*Given passage*.
The Israeli government has decided to make microarray-based prenatal genetic testing available to its citizens for free.
According to a report in the Tel Aviv-based Haaretz Daily, the country's Ministry of Health will subsidize chromosomal analysis for pregnancies that are considered to be of high risk, either based on an abnormal ultrasound finding or another test that indicates a potential abnormality. Access to the test is subject to the recommendation of a geneticist.
The new policy will cost Israeli taxpayers between ILS 2 million ($526,000) and ILS 3 million ($789,000) a year. The ministry began offering CMA this week. To date, it has only been available via private medical centers, at a cost of between ILS 3,500 ($919) and ILS 5,000 ($1,314) per test, according to the report.
It is unclear what platform will be used in the new service. E-mails and phone calls to the ministry's community genetics department were not returned. According to the report, the array used can detect "more than 270 genetic syndromes."
Joel Zlotogora, who heads the community genetics department, said in the report that the ministry decided to subsidize CMA because it is a "far more precise method" than existing genetic tests like amniocentesis and chorionic villus sampling. Zlotogora also said that CMA will complement, rather than replace, amniocentesis.
"The whole world is deliberating whether to allow most women to use this test, but right now no country is replacing the basic tests with this one," Zlotogora was quoted as saying.

*Data extract*.
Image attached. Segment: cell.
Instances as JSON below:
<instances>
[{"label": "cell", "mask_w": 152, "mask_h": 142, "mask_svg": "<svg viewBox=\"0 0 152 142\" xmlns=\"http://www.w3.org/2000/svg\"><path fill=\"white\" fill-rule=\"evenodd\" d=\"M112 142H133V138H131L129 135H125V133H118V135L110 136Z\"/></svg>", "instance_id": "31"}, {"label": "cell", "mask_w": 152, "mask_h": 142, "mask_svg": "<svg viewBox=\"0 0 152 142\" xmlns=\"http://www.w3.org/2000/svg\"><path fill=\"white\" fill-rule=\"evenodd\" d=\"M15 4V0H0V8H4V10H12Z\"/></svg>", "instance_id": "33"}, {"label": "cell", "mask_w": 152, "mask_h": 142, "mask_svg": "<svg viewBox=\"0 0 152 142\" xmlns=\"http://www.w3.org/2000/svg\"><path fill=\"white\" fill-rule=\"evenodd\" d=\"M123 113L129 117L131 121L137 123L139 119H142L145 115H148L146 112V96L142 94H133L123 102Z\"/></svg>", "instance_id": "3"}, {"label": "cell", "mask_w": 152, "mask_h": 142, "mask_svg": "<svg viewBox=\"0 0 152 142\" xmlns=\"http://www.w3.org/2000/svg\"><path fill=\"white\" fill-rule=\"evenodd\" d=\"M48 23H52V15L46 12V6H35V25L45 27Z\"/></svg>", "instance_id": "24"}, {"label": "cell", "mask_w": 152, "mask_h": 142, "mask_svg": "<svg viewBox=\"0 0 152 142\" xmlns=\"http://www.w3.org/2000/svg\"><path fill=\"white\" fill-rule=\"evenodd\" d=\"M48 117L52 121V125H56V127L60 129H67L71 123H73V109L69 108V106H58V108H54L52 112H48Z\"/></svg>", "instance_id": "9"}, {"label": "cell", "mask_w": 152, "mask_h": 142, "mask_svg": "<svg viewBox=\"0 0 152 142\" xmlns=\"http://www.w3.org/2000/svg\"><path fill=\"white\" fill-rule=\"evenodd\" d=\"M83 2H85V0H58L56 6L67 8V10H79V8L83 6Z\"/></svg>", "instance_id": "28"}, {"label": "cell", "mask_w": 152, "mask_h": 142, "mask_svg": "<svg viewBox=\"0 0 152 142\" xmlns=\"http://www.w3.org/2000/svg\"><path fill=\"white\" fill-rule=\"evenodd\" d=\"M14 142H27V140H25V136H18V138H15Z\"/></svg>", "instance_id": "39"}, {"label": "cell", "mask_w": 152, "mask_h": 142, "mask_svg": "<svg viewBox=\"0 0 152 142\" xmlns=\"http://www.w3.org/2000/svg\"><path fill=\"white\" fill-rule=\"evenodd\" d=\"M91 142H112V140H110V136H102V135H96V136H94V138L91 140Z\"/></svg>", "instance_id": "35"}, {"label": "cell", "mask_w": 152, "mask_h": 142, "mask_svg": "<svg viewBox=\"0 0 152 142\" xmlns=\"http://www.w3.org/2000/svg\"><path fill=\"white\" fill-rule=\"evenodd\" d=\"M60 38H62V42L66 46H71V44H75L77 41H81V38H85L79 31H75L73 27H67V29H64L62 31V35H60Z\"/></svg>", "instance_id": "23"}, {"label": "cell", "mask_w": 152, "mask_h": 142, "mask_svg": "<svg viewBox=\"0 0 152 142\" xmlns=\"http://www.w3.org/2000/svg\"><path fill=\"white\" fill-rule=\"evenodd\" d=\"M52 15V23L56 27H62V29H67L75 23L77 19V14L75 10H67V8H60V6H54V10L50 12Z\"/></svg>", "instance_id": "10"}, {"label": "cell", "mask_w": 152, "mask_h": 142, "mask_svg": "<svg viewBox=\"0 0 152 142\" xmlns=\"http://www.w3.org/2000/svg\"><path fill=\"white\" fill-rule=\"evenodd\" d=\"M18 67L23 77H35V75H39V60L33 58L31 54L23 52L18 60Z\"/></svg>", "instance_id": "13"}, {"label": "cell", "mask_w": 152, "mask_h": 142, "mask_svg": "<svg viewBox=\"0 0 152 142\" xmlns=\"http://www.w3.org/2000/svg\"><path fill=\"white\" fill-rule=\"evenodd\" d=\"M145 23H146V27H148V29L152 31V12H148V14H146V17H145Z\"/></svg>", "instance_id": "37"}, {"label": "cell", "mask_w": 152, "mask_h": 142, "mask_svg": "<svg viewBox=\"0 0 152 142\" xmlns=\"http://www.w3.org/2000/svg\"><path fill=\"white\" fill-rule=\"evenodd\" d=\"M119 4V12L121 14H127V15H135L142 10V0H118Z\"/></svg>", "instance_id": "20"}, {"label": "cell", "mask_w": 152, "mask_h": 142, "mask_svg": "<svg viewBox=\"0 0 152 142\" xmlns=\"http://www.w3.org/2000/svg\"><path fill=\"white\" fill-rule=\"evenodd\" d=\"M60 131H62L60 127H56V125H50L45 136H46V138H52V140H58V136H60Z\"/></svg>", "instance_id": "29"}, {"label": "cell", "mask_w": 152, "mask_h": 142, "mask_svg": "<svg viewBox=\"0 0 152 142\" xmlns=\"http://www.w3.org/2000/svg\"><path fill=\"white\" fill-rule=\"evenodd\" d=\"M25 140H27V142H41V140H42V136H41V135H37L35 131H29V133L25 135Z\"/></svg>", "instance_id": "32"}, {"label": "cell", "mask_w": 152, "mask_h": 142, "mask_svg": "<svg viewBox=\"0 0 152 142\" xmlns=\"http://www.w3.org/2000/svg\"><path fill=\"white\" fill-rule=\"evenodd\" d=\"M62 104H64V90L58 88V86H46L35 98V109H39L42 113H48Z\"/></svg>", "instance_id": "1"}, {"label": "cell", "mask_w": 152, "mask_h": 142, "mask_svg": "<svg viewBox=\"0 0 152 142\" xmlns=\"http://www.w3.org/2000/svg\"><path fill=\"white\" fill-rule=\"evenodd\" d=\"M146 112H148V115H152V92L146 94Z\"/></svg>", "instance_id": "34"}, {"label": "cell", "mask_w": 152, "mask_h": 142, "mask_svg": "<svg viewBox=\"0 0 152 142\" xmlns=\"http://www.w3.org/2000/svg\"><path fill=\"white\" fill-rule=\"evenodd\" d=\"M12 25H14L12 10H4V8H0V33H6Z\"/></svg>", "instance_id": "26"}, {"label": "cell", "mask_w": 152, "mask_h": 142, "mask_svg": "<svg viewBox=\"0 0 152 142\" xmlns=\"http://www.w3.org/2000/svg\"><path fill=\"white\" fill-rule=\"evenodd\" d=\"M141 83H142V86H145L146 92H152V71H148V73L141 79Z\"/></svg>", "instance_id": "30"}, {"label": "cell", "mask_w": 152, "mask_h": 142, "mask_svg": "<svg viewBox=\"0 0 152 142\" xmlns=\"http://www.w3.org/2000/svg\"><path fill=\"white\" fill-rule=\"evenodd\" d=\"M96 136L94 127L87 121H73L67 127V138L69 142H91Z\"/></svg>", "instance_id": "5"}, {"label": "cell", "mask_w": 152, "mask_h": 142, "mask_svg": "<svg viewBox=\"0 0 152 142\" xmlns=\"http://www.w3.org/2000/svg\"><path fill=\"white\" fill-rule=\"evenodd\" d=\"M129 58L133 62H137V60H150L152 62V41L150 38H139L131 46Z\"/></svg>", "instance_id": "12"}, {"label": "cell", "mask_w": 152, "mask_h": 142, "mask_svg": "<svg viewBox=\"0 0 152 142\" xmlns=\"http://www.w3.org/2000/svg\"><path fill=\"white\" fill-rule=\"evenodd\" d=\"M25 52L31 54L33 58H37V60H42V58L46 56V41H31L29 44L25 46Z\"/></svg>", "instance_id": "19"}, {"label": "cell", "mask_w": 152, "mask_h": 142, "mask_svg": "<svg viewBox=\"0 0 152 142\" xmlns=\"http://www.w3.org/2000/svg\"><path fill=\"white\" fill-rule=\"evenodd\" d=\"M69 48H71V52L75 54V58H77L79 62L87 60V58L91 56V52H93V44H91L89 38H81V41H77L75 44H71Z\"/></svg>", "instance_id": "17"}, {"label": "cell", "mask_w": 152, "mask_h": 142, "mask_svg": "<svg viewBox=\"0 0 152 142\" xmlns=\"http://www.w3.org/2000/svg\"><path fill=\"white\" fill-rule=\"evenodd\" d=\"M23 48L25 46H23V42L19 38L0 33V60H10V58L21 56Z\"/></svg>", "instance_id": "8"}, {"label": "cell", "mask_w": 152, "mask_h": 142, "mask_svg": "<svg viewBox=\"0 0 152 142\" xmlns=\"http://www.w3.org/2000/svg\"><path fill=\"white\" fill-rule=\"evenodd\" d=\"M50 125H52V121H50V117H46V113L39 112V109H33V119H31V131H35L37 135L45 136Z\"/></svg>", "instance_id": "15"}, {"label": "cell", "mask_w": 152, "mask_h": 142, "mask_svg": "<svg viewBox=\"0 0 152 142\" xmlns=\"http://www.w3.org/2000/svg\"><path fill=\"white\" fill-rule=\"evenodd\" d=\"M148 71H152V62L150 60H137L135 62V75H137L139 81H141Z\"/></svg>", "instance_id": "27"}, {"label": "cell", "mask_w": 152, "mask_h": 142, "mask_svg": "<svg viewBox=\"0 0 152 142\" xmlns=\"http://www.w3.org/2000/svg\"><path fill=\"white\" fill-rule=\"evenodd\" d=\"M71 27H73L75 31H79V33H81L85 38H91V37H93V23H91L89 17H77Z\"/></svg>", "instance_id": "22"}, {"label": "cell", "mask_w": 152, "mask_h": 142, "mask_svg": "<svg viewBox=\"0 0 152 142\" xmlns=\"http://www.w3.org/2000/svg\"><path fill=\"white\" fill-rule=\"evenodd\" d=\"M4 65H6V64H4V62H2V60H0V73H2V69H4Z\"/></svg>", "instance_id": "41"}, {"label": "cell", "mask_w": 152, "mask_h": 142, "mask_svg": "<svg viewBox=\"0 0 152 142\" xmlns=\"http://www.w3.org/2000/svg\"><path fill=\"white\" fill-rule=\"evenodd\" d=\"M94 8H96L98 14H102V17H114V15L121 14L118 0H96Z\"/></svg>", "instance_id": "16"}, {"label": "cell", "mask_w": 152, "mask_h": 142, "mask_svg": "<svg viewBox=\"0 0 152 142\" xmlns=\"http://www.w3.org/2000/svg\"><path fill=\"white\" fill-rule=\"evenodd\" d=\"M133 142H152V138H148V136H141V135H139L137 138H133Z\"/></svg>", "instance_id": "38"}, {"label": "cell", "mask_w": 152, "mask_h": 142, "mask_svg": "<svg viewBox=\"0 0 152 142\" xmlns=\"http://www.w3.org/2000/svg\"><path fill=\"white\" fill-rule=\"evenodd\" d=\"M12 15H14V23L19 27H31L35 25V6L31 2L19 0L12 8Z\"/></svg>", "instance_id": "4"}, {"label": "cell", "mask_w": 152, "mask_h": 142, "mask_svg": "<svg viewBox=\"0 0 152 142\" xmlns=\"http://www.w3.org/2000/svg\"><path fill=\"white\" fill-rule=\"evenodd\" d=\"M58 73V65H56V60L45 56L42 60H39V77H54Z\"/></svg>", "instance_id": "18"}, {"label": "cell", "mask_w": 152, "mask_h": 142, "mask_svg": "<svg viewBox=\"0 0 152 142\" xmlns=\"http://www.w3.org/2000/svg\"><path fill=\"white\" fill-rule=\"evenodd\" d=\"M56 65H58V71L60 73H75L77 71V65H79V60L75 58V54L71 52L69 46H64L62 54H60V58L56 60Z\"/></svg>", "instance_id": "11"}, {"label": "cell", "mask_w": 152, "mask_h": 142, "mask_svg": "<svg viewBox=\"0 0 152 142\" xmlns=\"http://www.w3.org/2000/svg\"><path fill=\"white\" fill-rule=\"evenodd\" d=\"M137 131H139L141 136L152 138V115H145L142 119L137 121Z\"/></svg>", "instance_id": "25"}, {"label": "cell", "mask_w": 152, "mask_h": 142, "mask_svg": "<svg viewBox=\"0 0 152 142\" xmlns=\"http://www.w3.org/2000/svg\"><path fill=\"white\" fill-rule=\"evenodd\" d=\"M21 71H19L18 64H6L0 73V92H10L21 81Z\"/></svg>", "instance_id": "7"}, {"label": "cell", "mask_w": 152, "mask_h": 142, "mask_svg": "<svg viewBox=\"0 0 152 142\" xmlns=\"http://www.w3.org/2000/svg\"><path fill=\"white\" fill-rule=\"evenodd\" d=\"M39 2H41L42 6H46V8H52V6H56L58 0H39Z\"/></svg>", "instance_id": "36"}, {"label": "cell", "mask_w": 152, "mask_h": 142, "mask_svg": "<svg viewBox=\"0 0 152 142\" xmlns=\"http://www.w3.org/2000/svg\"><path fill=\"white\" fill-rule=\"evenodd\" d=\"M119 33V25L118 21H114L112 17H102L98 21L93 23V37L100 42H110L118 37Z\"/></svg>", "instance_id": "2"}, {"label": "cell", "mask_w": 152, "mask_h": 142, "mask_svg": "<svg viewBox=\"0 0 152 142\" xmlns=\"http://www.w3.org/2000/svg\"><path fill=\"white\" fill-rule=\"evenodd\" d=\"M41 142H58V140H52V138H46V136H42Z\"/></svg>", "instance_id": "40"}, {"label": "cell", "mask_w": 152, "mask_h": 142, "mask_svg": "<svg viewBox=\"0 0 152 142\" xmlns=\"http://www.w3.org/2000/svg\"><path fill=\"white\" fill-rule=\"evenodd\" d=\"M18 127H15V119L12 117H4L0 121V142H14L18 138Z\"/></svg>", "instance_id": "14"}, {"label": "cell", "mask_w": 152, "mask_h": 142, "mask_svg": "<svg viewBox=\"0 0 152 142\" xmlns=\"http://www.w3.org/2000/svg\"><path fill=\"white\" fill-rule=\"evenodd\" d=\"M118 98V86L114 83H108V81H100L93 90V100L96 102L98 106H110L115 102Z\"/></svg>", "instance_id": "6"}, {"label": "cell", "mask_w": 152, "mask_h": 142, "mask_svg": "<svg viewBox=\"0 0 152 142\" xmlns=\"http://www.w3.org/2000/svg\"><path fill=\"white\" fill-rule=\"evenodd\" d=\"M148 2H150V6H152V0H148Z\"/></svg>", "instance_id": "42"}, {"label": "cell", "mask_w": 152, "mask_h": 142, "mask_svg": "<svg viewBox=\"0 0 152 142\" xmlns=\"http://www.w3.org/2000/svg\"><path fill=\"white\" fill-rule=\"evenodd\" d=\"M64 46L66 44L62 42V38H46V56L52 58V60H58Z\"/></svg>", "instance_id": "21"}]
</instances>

*Task details*. Continue the article about Israel's free prenatal chromosomal testing from its last sentence.

*Solved exercise*.
Yoram Plotsky, CEO of Galil Genetic Analysis, a Kazerin-based lab that has been certified to offer CMA, told BioArray News, that the government decided to subsidize CMA because of "public pressure about the increasing difference in medical treatment due to [economic status]." He said that private labs like GGA have offered CMA "for a while," but that the tests were performed at the patients' expense.
Plotsky said that GGA uses the Affymetrix platform for CMA. While the Ministry of Health will perform its own tests, Plotsky said it would also pay for tests at private centers and labs, such as GGA. Plotsky added that he does not know what platform the Ministry of Health has decided to use.
Most array vendors and firms that offer CMA have a presence in the Middle East. PerkinElmer's Signature Genomic Laboratories, for instance, recently published a study comparing array orders from Israel with those from Canada and the US (BAN 4/10/2012).